Program in Personalized and Genomic Medicine, Division of Endocrinology, Diabetes, and Nutrition, Department of Medicine, University of Maryland School of Medicine, Baltimore, Maryland, USA.
Clin Pharmacol Ther. 2013 Oct;94(4):525-32. doi: 10.1038/clpt.2013.119. Epub 2013 Jun 11.

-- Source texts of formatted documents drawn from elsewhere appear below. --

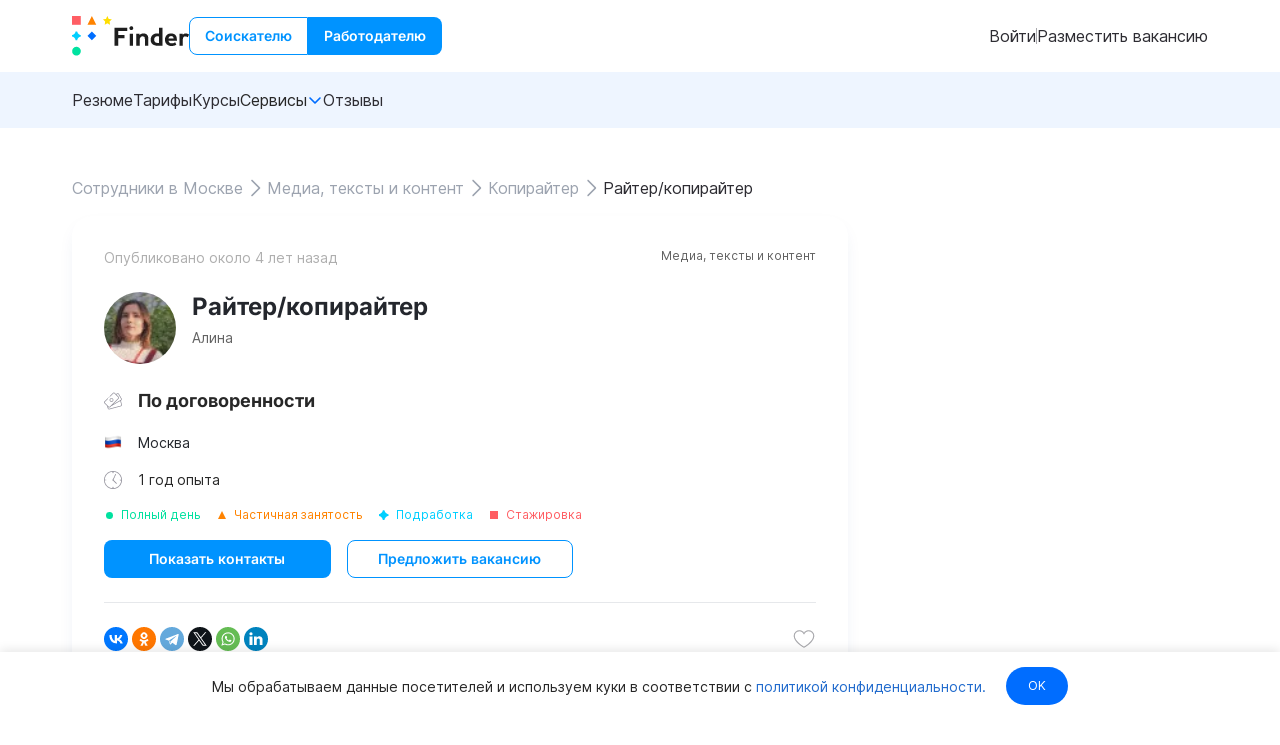

--- FILE ---
content_type: application/javascript; charset=UTF-8
request_url: https://finder.work/_nuxt/8fbd807.js
body_size: 2161
content:
!function(e){function d(data){for(var d,f,t=data[0],o=data[1],l=data[2],i=0,h=[];i<t.length;i++)f=t[i],Object.prototype.hasOwnProperty.call(r,f)&&r[f]&&h.push(r[f][0]),r[f]=0;for(d in o)Object.prototype.hasOwnProperty.call(o,d)&&(e[d]=o[d]);for(m&&m(data);h.length;)h.shift()();return n.push.apply(n,l||[]),c()}function c(){for(var e,i=0;i<n.length;i++){for(var d=n[i],c=!0,f=1;f<d.length;f++){var t=d[f];0!==r[t]&&(c=!1)}c&&(n.splice(i--,1),e=o(o.s=d[0]))}return e}var f={},t={30:0},r={30:0},n=[];function o(d){if(f[d])return f[d].exports;var c=f[d]={i:d,l:!1,exports:{}};return e[d].call(c.exports,c,c.exports,o),c.l=!0,c.exports}o.e=function(e){var d=[],c=function(){try{return document.createElement("link").relList.supports("preload")}catch(e){return!1}}(),f=!1;t[e]?d.push(t[e]):0!==t[e]&&{4:1,5:1,6:1,15:1,16:1,18:1,21:1,22:1,23:1,24:1,25:1,26:1,27:1,28:1,29:1,33:1,36:1}[e]&&d.push(t[e]=new Promise((function(d,r){for(var n="css/"+{0:"31d6cfe0d16ae931b73c",1:"31d6cfe0d16ae931b73c",2:"31d6cfe0d16ae931b73c",3:"31d6cfe0d16ae931b73c",4:"adde5d65f28688a388fe",5:"6cff12dd36541df09831",6:"cc10df8764fa046a6e47",9:"31d6cfe0d16ae931b73c",10:"31d6cfe0d16ae931b73c",11:"31d6cfe0d16ae931b73c",12:"31d6cfe0d16ae931b73c",13:"31d6cfe0d16ae931b73c",14:"31d6cfe0d16ae931b73c",15:"887c23f20da7d1b40b93",16:"26f3c242b2ad4f2be13e",17:"31d6cfe0d16ae931b73c",18:"1c0172b5f8f9df185b0a",19:"31d6cfe0d16ae931b73c",20:"31d6cfe0d16ae931b73c",21:"dd99609f6b574b914f92",22:"75424f97de11dbcfa134",23:"b36b8b42712094d868a3",24:"4dac8c181fea3366138a",25:"5d390a271007b745c929",26:"e59528f6a0c3b87de9cf",27:"37dbf05e4a09f3f307b2",28:"9ade1fa9829ad9687c4c",29:"66931df436870e91d884",32:"31d6cfe0d16ae931b73c",33:"87869b00de372dfb5fb5",34:"31d6cfe0d16ae931b73c",35:"31d6cfe0d16ae931b73c",36:"519ff40a7d8c7c2efbba",37:"31d6cfe0d16ae931b73c",38:"31d6cfe0d16ae931b73c"}[e]+".css",l=o.p+n,h=document.getElementsByTagName("link"),i=0;i<h.length;i++){var m=(v=h[i]).getAttribute("data-href")||v.getAttribute("href");if(!("stylesheet"!==v.rel&&"preload"!==v.rel||m!==n&&m!==l))return f=!0,d()}var y=document.getElementsByTagName("style");for(i=0;i<y.length;i++){var v;if((m=(v=y[i]).getAttribute("data-href"))===n||m===l)return d()}var w=document.createElement("link");w.rel=c?"preload":"stylesheet",c?w.as="style":w.type="text/css",w.onload=d,w.onerror=function(d){var c=d&&d.target&&d.target.src||l,f=new Error("Loading CSS chunk "+e+" failed.\n("+c+")");f.code="CSS_CHUNK_LOAD_FAILED",f.request=c,delete t[e],w.parentNode.removeChild(w),r(f)},w.href=l,document.getElementsByTagName("head")[0].appendChild(w)})).then((function(){if(t[e]=0,!f&&c){var d=document.createElement("link");d.href=o.p+"css/"+{0:"31d6cfe0d16ae931b73c",1:"31d6cfe0d16ae931b73c",2:"31d6cfe0d16ae931b73c",3:"31d6cfe0d16ae931b73c",4:"adde5d65f28688a388fe",5:"6cff12dd36541df09831",6:"cc10df8764fa046a6e47",9:"31d6cfe0d16ae931b73c",10:"31d6cfe0d16ae931b73c",11:"31d6cfe0d16ae931b73c",12:"31d6cfe0d16ae931b73c",13:"31d6cfe0d16ae931b73c",14:"31d6cfe0d16ae931b73c",15:"887c23f20da7d1b40b93",16:"26f3c242b2ad4f2be13e",17:"31d6cfe0d16ae931b73c",18:"1c0172b5f8f9df185b0a",19:"31d6cfe0d16ae931b73c",20:"31d6cfe0d16ae931b73c",21:"dd99609f6b574b914f92",22:"75424f97de11dbcfa134",23:"b36b8b42712094d868a3",24:"4dac8c181fea3366138a",25:"5d390a271007b745c929",26:"e59528f6a0c3b87de9cf",27:"37dbf05e4a09f3f307b2",28:"9ade1fa9829ad9687c4c",29:"66931df436870e91d884",32:"31d6cfe0d16ae931b73c",33:"87869b00de372dfb5fb5",34:"31d6cfe0d16ae931b73c",35:"31d6cfe0d16ae931b73c",36:"519ff40a7d8c7c2efbba",37:"31d6cfe0d16ae931b73c",38:"31d6cfe0d16ae931b73c"}[e]+".css",d.rel="stylesheet",d.type="text/css",document.body.appendChild(d)}})));var n=r[e];if(0!==n)if(n)d.push(n[2]);else{var l=new Promise((function(d,c){n=r[e]=[d,c]}));d.push(n[2]=l);var h,script=document.createElement("script");script.charset="utf-8",script.timeout=120,o.nc&&script.setAttribute("nonce",o.nc),script.src=function(e){return o.p+""+e+"."+{0:"62479c71a1abd2417128",1:"cb2b776a3efe39cfc562",2:"a9ab3d58f5caec8fc7ef",3:"d9f9100e8dec1ad66916",4:"e758538bd2476371ac16",5:"7e0941310de315217174",6:"7bde21ec46c5eaa1dcfc",9:"8eac2bd57722c97086b4",10:"bbb6e1164a0ac81e0eea",11:"80faaf159c3b5a2395e8",12:"12cdf1594eec662989a2",13:"623f9e2898f9d04c467d",14:"e900179cd7b338b02f9c",15:"4f5d2e45060b7cb6e29a",16:"ef1319cf2a1a1d4c0b4e",17:"4b7e04200165597ff4f6",18:"9713b52b41e67fd2395c",19:"964a500851d198343a7d",20:"22ef9229fba7a830407c",21:"7804e517d2e6ea519908",22:"516feeec57dd60ca3948",23:"1d77520f43482a5bda8e",24:"dcf463f30b65a3267b32",25:"0f41ef97cfafbe8eabb9",26:"d233ae62d043c5b006dd",27:"fc5e2b3f2a13baf898a0",28:"c7f60746ee2cbcd28827",29:"e9f25a97ab742e6769b4",32:"b6516613e0cc6ad11a60",33:"5c6792ce33013338f7e7",34:"40912ad4e25a01e82d0d",35:"efb7951ca4e2f0d38d6f",36:"281b97f43afadeb4cad6",37:"a02021dddbee840a9914",38:"7f40a82abed2c864b32e"}[e]+".js"}(e);var m=new Error;h=function(d){script.onerror=script.onload=null,clearTimeout(y);var c=r[e];if(0!==c){if(c){var f=d&&("load"===d.type?"missing":d.type),t=d&&d.target&&d.target.src;m.message="Loading chunk "+e+" failed.\n("+f+": "+t+")",m.name="ChunkLoadError",m.type=f,m.request=t,c[1](m)}r[e]=void 0}};var y=setTimeout((function(){h({type:"timeout",target:script})}),12e4);script.onerror=script.onload=h,document.head.appendChild(script)}return Promise.all(d)},o.m=e,o.c=f,o.d=function(e,d,c){o.o(e,d)||Object.defineProperty(e,d,{enumerable:!0,get:c})},o.r=function(e){"undefined"!=typeof Symbol&&Symbol.toStringTag&&Object.defineProperty(e,Symbol.toStringTag,{value:"Module"}),Object.defineProperty(e,"__esModule",{value:!0})},o.t=function(e,d){if(1&d&&(e=o(e)),8&d)return e;if(4&d&&"object"==typeof e&&e&&e.__esModule)return e;var c=Object.create(null);if(o.r(c),Object.defineProperty(c,"default",{enumerable:!0,value:e}),2&d&&"string"!=typeof e)for(var f in e)o.d(c,f,function(d){return e[d]}.bind(null,f));return c},o.n=function(e){var d=e&&e.__esModule?function(){return e.default}:function(){return e};return o.d(d,"a",d),d},o.o=function(object,e){return Object.prototype.hasOwnProperty.call(object,e)},o.p="/_nuxt/",o.oe=function(e){throw console.error(e),e};var l=window.webpackJsonp=window.webpackJsonp||[],h=l.push.bind(l);l.push=d,l=l.slice();for(var i=0;i<l.length;i++)d(l[i]);var m=h;c()}([]);

--- FILE ---
content_type: image/svg+xml
request_url: https://finder.work/_nuxt/img/project-work-icon.b8d3ba8.svg
body_size: 151
content:
<svg width="12" height="12" viewBox="0 0 12 12" fill="none" xmlns="http://www.w3.org/2000/svg">
<path d="M0.848528 6.92275L0.848528 5.22569C2.54558 5.22417 4.80833 2.96143 4.80833 1.26589L6.50538 1.26589C6.50538 2.96143 8.76812 5.22569 10.4652 5.22569V6.92275C8.69299 6.92275 6.50538 9.18549 6.50538 10.8825L4.80833 10.8825C4.80827 9.18397 2.54558 6.92123 0.848528 6.92275Z" fill="#00CFFF"/>
</svg>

Although aspirin is a well-established antiplatelet agent, the mechanisms of aspirin resistance remain poorly understood. Metabolomics allows for measurement of hundreds of small molecules in biological samples, enabling detailed mapping of pathways involved in drug response. We defined the metabolic signature of aspirin exposure in subjects from the Heredity and Phenotype Intervention Heart Study. Many metabolites, including known aspirin catabolites, changed on exposure to aspirin, and pathway enrichment analysis identified purine metabolism as significantly affected by drug exposure. Furthermore, purines were associated with aspirin response, and poor responders had higher postaspirin adenosine and inosine levels than did good responders (n = 76; both P < 4 × 10(-3)). Using our established "pharmacometabolomics-informed pharmacogenomics" approach, we identified genetic variants in adenosine kinase associated with aspirin response. Combining metabolomics and genomics allowed for more comprehensive interrogation of mechanisms of variation in aspirin response--an important step toward personalized treatment approaches for cardiovascular disease.
虽然阿司匹林是一种成熟的抗血小板药物,但阿司匹林抵抗的机制仍知之甚少。代谢组学可以测量生物样本中的数百种小分子,从而能够详细绘制药物反应所涉及的途径图。我们在 Heredity and Phenotype Intervention Heart Study 中的研究对象中定义了阿司匹林暴露的代谢特征。许多代谢物,包括已知的阿司匹林代谢物,在暴露于阿司匹林后发生变化,通路富集分析表明嘌呤代谢受到药物暴露的显著影响。此外,嘌呤与阿司匹林的反应相关,不良反应者的阿司匹林后腺苷和肌苷水平高于良好反应者(n = 76;两者 P < 4×10(-3))。使用我们建立的“基于药代组学的药物基因组学”方法,我们在腺苷激酶中鉴定出与阿司匹林反应相关的遗传变异。代谢组学和基因组学的结合可以更全面地研究阿司匹林反应变异的机制——这是朝着心血管疾病个体化治疗方法迈出的重要一步。